Ante el huracán propagandístico levantado en torno a dos sucesivas y torpes pretensiones de obtener de la Salud Pública y la Justicia de Chubut, la comisión de homicidios intrauterinos, objetivamente rechazados en el área médica y en dos instancias judiciales, laFundación Argentina del Mañana llama a una reflexión serena y libre de la confusión generada por la agitación mediática.

La pretensión significa  llanamente pedir sentencia de muerte al inocente “NN persona por nacer”, cuando los médicos no pueden sentenciar a muerte ni la Justicia autorizar la perpetración de delitos.
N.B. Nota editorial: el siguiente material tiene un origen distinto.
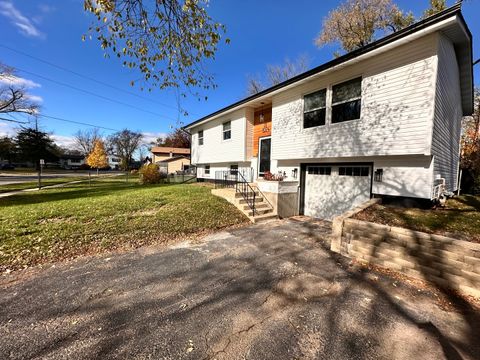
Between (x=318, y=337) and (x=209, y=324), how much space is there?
52.9 inches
Destaca el documento la diferencia entre el siglo pasado y este, recordando el desprecio por la vida humana en siglo XX con los genocidios armenio, ucraniano, nacional socialista, socialista marxista, de Cambodia, el de los tutsis, y el “genocidio censurado” de  mil millones de víctimas exterminadas mediante el aborto. Y muestra las crecientes tendencias de defensa de la vida en la generación que está entrando en el escenario de la Historia, harta de los baños de sangre. Esta es la tónica del Siglo XXI.

Afortunadamente también en nuestra Argentina ha crecido el respeto a la vida y el rechazo a la idea de que sea el gobierno quien decida cuales deben ser matados… —agrega— y recuerda el Dictamen del 26 de noviembre de 2008 de la Academia Nacional de Ciencias Morales y Políticas, cuando rechazó el proyecto de un grupo de parlamentares para modificar el Código Penal en materia de aborto, así como  el extraordinario trabajo “El aborto en el derecho positivo argentino” del Dr Ricardo Bach de Chazal, indispensable en toda consulta y único por la extensión temática y por zanjar definidamente la cuestión.

Luego expone lo más importante, al explicar que recae la gravísima pena de excomunión sobre este delito para manifestar la gravedad del crimen cometido, el daño irreparable causado al inocente a quien se da muerte, a sus padres y a toda la sociedad.

Una vez más —afirman la Fundación Argentina del Mañana—  la Iglesia es benefactora de la Nación al enseñar que cuando el Estado no pone su poder al servicio de los derechos de todo ciudadano, y particularmente de quien es más débil, se quebrantan los fundamentos mismos del Estado de derecho.  Y  que los derechos del hombre no están subordinados ni a los individuos ni a los padres, y tampoco son una concesión de la sociedad o del Estado: pertenecen a la naturaleza humana y son inherentes a la persona en virtud del acto creador que la ha originado.

Finaliza recordando los ‘pecados que claman al cielo’ y ruega que no caiga sobre nuestro ya tan sufrido país, el castigo de Dios merecido por derramar sangre inocente: “es lo que imploramos —dice la Fundación Argentina del Mañana— por mediación de Nuestra Reina y Madre, la Pura y Limpia Concepción de Luján”.

Fundación Argentina del Mañana

Pero, ¿en qué siglo viven?

Esa fue la pregunta que instintivamente surgió al tomar conocimiento de los pedidos de autorización de dos homicidios intrauterinos, planteados en Comodoro Rivadavia, Provincia de Chubut, el primero ante el Comité de Bioética del Hospital Regional y vista la posición de éste, elevado a la Jueza de Familia Nº 3 de Comodoro Rivadavia, Dra. Verónica Daniela Robert.

Firmemente la Cámara de Apelaciones de Comodoro Rivadavia confirmó la sentencia de la Jueza de Familia y rechazó nuevamente el requerimiento de aborto que había hecho la madre de una adolescente de 15 años embarazada tras violaciones a las que la somete su concubino desde los 11 años de la niña.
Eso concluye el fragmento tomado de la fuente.